Dans “La mer ne déborde jamais”, nouvel opus d’Ana Maria Machado, une jeune journaliste brésilienne est prise entre sa vie londonienne et les souvenirs de son passé au Brésil. En entrecroisant deux niveaux d’écriture, l’auteure navigue entre sa terre d’accueil et sa terre natale pour évoquer les strates et inégalités de la société brésilienne.
La première page raconte l’arrivée inattendue d’êtres bizarrement accoutrés sur une plage brésilienne et l’étonnement des habitants de la contrée. Puis on se retrouve à Londres de nos jours. Entre ces deux univers se trouve Liana, jeune journaliste brésilienne provisoirement installée en Grande-Bretagne qui, un peu pour échapper aux luttes mesquines et féroces de son agence de presse spécialisée dans les informations brésiliennes, un peu pour lutter contre la nostalgie qui parfois la prend, imagine le passé de son village, là-bas, dans l’État d’Espiritu Santo en lui donnant des couleurs de légende. À Londres, Liana doit s’imposer dans un milieu pas franchement hostile, pas franchement amical pour autant. Ses articles sont bons, elle le sait, malgré quoi elle sent qu’on a du mal, parmi ses collègues, à admettre son talent. Issue d’une famille relativement aisée, elle tombe sous le charme de Tito, un jeune Noir qui a grandi dans les favelas qui devient très vite son allié, son soutien et bien plus.

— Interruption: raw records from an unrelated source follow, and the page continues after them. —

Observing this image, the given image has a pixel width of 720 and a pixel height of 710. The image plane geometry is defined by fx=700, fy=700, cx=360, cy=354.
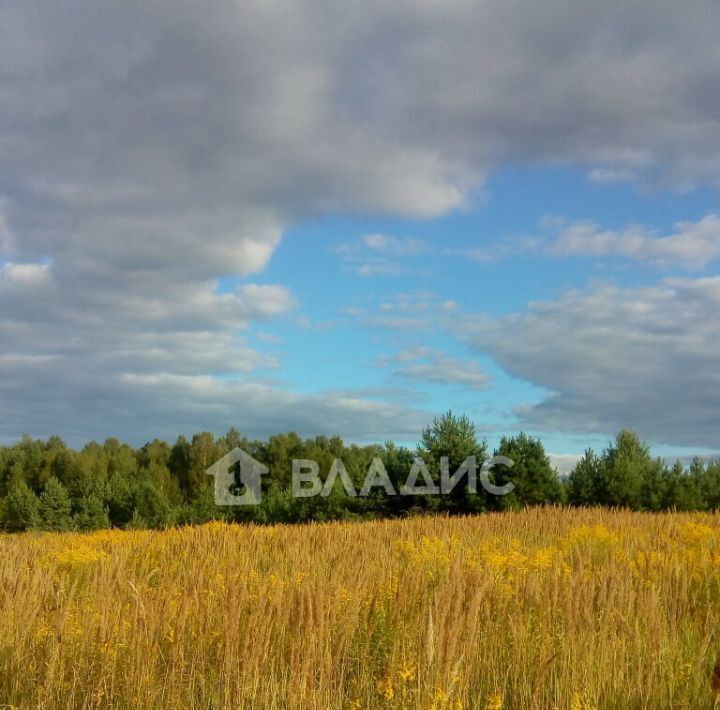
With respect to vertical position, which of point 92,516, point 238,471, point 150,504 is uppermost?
point 238,471

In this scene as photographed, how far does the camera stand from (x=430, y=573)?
21.4 ft

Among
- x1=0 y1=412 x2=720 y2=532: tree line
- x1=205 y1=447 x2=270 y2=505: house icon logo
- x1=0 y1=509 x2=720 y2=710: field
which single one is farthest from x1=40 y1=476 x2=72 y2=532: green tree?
x1=0 y1=509 x2=720 y2=710: field

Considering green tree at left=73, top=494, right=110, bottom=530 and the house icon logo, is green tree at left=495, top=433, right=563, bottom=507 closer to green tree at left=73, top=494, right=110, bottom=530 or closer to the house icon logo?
the house icon logo

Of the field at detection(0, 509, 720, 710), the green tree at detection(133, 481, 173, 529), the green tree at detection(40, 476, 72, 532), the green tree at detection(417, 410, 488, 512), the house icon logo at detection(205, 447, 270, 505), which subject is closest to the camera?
the field at detection(0, 509, 720, 710)

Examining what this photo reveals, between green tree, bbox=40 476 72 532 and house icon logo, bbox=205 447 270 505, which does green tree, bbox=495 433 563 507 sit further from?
green tree, bbox=40 476 72 532

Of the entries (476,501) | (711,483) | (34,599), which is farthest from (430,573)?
(711,483)

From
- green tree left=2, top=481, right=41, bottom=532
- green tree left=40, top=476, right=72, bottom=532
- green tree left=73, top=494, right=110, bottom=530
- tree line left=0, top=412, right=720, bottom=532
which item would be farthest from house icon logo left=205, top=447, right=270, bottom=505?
green tree left=2, top=481, right=41, bottom=532

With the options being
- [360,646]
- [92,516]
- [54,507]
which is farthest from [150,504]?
[360,646]

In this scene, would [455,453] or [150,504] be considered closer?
[455,453]

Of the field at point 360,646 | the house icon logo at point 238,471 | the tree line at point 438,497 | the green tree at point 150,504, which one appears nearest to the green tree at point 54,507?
the tree line at point 438,497

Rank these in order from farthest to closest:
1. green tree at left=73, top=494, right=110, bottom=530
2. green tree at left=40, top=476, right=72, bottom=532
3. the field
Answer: green tree at left=40, top=476, right=72, bottom=532
green tree at left=73, top=494, right=110, bottom=530
the field

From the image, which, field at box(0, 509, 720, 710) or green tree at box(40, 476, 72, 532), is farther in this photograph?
green tree at box(40, 476, 72, 532)

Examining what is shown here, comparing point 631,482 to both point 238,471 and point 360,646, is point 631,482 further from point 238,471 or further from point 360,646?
point 238,471

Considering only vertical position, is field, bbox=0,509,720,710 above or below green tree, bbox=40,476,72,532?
above
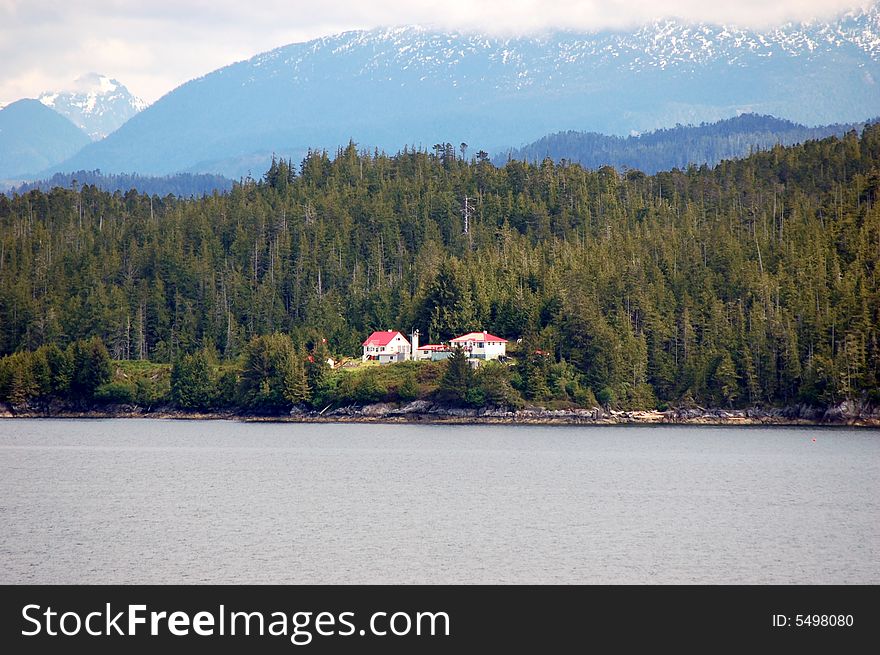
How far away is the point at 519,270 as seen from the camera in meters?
137

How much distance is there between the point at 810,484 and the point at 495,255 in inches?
3100

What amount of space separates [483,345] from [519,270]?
59.3 ft

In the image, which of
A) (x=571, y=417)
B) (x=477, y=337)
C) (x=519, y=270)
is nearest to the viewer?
(x=571, y=417)

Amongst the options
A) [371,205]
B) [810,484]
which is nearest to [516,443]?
[810,484]

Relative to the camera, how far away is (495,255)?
479ft

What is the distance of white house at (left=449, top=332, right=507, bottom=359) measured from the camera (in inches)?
4788

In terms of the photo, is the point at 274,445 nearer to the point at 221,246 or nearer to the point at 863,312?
the point at 863,312

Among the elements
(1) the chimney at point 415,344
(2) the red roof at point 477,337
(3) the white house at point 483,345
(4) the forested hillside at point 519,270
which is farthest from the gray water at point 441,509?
(1) the chimney at point 415,344

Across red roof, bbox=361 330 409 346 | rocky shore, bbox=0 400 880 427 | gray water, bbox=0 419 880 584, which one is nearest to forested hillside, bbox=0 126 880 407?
rocky shore, bbox=0 400 880 427

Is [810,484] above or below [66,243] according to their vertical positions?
below

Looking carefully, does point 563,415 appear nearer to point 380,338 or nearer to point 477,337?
point 477,337

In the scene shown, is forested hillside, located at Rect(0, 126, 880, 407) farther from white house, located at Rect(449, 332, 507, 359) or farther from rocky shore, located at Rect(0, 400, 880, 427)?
white house, located at Rect(449, 332, 507, 359)

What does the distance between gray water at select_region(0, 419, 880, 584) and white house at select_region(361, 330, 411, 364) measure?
979 inches

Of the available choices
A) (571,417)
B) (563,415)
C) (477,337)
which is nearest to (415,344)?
(477,337)
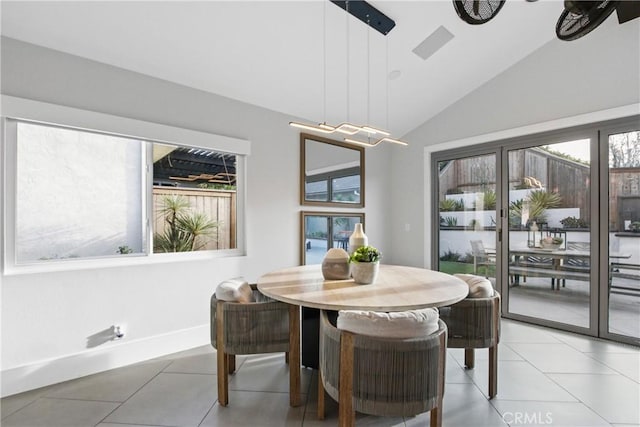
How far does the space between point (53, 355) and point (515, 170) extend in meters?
4.66

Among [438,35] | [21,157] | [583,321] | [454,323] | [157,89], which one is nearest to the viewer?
[454,323]

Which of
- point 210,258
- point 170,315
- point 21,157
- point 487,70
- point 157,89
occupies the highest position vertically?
point 487,70

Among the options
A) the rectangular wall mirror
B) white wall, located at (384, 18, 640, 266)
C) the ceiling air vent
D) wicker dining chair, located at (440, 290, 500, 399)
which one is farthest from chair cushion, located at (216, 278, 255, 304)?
white wall, located at (384, 18, 640, 266)

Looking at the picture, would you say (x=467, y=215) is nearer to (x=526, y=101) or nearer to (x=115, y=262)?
(x=526, y=101)

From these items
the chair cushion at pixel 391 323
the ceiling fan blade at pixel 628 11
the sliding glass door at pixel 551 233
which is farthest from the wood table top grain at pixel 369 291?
the ceiling fan blade at pixel 628 11

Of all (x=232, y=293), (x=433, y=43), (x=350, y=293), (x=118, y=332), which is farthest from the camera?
(x=433, y=43)

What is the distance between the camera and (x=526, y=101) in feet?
11.6

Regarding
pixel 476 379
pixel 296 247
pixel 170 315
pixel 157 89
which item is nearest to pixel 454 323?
pixel 476 379

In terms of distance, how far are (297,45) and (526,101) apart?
8.41 feet

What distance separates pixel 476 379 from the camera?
2338mm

Ce qui frappe le plus, à la lecture de ce très beau roman, c’est l’immense subtilité avec laquelle Ana Maria Machado tisse les liens entre l’époque de la conquête et la nôtre : par exemple quand elle parle de ce vert, “inventé” par Paolo de Vérone, pas encore nommé “vert véronèse”, mais qui rappelle bien celui de la mer au large du Brésil.
L’auteure fait vivre les étapes de l’adaptation qui, en quelques années, fait un Brésilien d’un Portugais installé un peu par hasard sur une plage ignorée. Quand il croise d’anciens compatriotes, il ne se sent plus aucun lien avec eux et s’en étonne lui-même. Tout étant double (mais jamais ambigu) dans le roman, elle suit en parallèle, et toujours avec une grande délicatesse, une autre adaptation, celle de Liana, qui parvient, parce qu’elle le veut, à ne pas se couper de son État d’Espiritu Santo, qu’elle fait revivre en l’imaginant en rêves. Quelques vers de Vinicius évoquant Chelsea, lus par elle dans un hamac quelque part au Brésil, terre dont la jeune fille se souvient avec émotion en ayant sous les yeux les toitures londoniennes : voilà comment Ana Maria Machado fait sentir ce que peut être la nostalgie.
On se laisse porter par la modeste épopée des premières générations de Brésiliens, qui ne sont déjà plus ni Indiens ni Portugais mais qui parfois hésitent entre leurs deux racines, eux qui, humains portés par le souffle de l’histoire, jouent sans faux-semblants le rôle qui leur est donné, celui d’un maillon fragile et indispensable pour qu’un jour, leur terre soit un grand pays. Quant à Liana, qui entretient soigneusement le souvenir par son récit rêvé du monde de ses ancêtres, elle va se retrouver confrontée avec sa sœur et son frère à un problème très matériel : vendre ou non la propriété familiale, maintenant que les parents ne sont plus là. Ce ne serait qu’un souci financier, si ces terres ne représentaient symboliquement tout le passé de cette tribu multiple.
Ana Maria Machado est de ceux qui font ressentir cette harmonie universelle, celle de la nature toute puissante et celle des femmes et des hommes, des femmes surtout qui, elles, savent construire le miraculeux équilibre de la vie. Elle le fait dans une apparente simplicité, une sorte de poésie de chaque instant. Elle nous fait, avec La mer ne déborde jamais, un grand cadeau : un hymne joyeux, naturel, généreux, au métissage et aussi un roman indispensable pour comprendre, c’est-à-dire partager, ce qu’a été au fil des siècles, ce qu’est le Brésil.